▶ **Work instruction**
Tally the lines in the records below that contain "isac" and return only the result.

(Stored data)
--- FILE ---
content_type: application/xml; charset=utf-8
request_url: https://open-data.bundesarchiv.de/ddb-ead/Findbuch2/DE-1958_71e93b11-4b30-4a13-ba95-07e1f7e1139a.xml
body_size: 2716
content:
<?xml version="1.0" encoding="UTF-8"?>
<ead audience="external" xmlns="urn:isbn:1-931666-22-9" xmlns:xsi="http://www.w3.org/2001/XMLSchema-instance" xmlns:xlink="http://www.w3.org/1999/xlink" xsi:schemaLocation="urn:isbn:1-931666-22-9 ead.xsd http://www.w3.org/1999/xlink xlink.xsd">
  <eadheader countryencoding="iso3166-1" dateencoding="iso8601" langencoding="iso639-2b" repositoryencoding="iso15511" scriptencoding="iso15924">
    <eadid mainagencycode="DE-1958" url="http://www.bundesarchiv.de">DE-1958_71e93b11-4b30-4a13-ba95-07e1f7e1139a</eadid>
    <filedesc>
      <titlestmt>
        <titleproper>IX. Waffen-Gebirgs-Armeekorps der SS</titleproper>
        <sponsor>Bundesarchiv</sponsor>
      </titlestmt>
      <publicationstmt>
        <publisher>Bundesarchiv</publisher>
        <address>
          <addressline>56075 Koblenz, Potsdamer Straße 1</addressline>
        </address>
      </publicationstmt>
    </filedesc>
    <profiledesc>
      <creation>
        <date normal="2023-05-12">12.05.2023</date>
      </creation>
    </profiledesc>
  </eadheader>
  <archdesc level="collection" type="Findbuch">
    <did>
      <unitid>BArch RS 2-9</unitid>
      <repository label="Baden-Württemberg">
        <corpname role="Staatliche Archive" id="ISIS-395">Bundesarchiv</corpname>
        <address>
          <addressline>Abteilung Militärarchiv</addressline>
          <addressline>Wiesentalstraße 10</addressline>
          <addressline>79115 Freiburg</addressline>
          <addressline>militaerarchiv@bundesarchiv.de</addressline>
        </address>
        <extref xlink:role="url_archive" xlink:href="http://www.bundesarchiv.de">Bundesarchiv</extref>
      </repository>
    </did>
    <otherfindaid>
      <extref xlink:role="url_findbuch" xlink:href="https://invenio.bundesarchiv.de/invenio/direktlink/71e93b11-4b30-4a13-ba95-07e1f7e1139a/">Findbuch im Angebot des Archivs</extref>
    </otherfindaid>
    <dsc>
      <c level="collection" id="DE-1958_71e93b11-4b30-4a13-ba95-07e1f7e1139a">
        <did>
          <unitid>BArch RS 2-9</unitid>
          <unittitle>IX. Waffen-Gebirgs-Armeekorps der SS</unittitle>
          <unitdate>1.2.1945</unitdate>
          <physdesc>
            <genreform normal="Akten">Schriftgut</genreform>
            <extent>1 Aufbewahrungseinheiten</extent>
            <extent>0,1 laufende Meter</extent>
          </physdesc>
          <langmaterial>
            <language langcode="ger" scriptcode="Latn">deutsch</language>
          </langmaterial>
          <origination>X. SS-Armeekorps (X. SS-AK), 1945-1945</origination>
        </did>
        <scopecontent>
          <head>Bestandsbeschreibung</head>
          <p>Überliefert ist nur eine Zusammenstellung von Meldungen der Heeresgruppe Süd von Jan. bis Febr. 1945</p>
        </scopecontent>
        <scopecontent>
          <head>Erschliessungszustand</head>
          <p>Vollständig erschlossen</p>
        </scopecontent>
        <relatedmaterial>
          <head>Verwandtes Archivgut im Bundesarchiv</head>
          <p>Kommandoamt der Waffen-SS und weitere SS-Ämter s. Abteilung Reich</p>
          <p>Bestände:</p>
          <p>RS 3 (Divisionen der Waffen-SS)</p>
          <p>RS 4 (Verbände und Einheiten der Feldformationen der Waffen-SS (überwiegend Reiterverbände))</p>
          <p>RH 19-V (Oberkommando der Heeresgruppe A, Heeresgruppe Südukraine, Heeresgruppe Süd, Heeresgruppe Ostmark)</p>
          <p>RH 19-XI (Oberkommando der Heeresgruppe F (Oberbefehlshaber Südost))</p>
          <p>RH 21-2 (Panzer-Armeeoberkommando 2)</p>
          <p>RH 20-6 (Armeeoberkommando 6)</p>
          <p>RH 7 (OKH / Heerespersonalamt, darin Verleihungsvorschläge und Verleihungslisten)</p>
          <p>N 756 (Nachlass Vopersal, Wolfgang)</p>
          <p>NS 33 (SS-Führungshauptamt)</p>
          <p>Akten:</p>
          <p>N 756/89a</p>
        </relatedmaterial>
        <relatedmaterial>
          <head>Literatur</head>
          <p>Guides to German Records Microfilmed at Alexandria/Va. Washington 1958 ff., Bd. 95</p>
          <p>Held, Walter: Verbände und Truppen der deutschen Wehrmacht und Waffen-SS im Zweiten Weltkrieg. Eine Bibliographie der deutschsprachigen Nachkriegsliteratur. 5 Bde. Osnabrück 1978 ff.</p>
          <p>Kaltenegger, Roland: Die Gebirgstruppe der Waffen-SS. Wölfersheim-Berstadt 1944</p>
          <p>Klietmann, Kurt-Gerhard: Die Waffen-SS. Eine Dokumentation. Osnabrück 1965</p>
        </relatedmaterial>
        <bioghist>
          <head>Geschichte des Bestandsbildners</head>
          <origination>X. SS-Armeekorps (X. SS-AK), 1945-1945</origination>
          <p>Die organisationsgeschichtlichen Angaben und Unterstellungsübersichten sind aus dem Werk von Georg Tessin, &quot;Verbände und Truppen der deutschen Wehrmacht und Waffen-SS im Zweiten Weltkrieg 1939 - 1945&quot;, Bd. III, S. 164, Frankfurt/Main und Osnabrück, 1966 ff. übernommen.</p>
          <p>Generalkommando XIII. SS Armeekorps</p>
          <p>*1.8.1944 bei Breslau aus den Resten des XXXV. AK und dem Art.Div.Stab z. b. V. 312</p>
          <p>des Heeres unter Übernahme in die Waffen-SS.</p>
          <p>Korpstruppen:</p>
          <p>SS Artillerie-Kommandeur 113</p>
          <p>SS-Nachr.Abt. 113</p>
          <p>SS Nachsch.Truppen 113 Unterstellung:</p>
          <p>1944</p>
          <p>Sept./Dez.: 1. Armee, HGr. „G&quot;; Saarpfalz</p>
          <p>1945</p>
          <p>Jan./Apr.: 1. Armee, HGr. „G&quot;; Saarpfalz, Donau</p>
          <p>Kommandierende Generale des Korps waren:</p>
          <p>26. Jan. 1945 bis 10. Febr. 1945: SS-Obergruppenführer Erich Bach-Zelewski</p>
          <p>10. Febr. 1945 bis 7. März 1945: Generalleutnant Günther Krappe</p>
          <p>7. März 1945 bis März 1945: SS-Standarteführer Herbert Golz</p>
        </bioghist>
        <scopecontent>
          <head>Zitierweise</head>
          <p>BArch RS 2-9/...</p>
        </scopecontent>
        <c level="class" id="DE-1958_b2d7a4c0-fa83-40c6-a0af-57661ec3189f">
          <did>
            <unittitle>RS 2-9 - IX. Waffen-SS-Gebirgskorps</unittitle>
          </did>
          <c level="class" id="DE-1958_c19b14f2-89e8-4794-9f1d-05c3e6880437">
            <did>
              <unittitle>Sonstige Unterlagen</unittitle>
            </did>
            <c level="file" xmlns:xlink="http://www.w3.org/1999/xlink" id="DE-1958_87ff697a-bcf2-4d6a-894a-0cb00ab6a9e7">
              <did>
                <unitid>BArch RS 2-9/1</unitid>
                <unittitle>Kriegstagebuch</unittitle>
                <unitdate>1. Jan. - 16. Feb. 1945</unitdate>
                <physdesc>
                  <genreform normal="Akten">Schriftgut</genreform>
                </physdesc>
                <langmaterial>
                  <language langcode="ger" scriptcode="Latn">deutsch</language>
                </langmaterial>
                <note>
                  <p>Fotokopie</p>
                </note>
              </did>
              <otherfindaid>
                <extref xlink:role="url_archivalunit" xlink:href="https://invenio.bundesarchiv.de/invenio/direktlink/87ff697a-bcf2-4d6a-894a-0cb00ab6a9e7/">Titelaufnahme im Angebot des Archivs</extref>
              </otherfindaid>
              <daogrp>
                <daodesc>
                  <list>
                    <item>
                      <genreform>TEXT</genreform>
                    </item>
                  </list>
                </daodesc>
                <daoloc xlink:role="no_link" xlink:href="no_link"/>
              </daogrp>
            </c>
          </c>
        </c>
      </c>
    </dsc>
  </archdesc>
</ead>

...

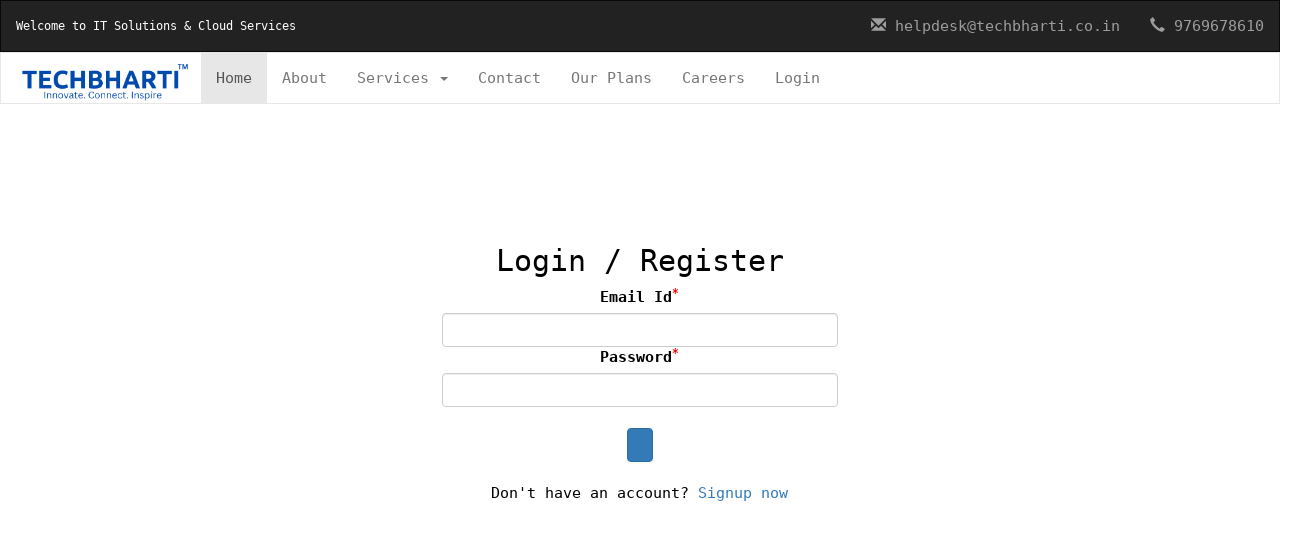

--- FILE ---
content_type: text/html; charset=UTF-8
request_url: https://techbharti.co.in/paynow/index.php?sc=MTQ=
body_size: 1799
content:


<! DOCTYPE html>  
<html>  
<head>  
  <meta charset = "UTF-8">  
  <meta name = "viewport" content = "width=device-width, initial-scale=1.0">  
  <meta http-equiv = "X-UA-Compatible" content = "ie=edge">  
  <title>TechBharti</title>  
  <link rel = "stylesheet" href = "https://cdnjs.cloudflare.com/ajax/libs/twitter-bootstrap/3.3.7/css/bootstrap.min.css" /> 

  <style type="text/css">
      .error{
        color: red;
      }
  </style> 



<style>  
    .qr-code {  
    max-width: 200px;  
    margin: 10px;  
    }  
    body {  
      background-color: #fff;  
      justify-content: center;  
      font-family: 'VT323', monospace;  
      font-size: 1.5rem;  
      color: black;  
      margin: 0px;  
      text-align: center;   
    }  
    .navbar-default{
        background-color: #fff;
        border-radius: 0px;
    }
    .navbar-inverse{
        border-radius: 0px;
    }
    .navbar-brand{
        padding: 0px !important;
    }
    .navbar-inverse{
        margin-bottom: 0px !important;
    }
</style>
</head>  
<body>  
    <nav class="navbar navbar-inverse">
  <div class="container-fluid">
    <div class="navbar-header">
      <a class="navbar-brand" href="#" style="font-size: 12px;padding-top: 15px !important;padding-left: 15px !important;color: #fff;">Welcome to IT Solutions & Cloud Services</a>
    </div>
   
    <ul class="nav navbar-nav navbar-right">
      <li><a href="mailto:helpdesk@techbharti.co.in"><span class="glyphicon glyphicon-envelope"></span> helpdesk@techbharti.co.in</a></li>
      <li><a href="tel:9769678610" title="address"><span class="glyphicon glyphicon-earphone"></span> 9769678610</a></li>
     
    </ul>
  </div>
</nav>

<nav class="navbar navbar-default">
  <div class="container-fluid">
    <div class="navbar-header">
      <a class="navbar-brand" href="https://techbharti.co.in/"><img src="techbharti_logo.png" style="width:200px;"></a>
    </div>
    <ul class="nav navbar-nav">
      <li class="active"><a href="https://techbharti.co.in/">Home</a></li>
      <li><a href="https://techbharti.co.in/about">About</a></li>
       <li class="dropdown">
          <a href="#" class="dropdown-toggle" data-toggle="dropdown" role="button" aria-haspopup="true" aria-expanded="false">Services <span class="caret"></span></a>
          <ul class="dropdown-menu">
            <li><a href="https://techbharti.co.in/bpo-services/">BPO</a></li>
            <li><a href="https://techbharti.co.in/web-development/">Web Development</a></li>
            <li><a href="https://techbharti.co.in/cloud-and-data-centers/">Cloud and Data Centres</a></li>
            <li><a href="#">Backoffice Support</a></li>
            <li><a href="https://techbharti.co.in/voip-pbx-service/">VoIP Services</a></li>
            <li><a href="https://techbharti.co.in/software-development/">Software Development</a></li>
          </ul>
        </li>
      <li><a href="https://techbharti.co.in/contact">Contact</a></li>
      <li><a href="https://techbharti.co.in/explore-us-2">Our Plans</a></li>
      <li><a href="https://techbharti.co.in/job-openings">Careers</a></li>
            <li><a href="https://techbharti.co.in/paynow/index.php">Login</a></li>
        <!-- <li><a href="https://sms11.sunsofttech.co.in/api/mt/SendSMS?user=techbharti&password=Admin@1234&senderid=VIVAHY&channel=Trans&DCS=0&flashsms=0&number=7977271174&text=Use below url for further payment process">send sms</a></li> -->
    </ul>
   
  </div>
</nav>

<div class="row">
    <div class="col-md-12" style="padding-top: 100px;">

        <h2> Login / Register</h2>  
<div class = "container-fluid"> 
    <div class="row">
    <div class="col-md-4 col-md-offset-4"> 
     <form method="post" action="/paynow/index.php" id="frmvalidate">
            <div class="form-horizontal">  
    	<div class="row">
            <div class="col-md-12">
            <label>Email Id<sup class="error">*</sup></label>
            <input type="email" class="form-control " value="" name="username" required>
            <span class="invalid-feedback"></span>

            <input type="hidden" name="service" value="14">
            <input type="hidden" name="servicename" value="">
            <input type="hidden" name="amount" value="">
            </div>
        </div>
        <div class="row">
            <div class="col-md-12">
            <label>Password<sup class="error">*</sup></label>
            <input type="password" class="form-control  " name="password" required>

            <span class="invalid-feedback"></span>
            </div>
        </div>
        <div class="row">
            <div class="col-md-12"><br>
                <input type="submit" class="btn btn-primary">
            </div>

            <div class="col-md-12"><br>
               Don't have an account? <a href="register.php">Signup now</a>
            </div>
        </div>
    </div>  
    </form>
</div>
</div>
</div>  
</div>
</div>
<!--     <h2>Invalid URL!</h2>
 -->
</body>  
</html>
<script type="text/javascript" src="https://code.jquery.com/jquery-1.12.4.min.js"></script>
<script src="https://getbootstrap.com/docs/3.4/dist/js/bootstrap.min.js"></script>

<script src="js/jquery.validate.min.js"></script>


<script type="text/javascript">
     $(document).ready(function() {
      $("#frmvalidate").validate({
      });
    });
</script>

* * *

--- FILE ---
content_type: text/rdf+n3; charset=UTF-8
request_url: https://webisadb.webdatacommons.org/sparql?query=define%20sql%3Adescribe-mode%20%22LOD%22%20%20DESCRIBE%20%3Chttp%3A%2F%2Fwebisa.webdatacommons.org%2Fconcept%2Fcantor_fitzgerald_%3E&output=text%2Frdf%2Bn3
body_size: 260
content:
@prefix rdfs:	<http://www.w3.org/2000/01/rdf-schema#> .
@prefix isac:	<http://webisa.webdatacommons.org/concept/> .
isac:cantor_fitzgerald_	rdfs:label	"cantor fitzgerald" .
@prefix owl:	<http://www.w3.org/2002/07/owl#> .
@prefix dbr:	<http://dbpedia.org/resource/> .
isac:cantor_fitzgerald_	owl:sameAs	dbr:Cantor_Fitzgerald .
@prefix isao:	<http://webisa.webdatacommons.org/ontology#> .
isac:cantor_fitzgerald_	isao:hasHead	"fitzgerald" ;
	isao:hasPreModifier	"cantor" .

▶ **Response for this exercise**
4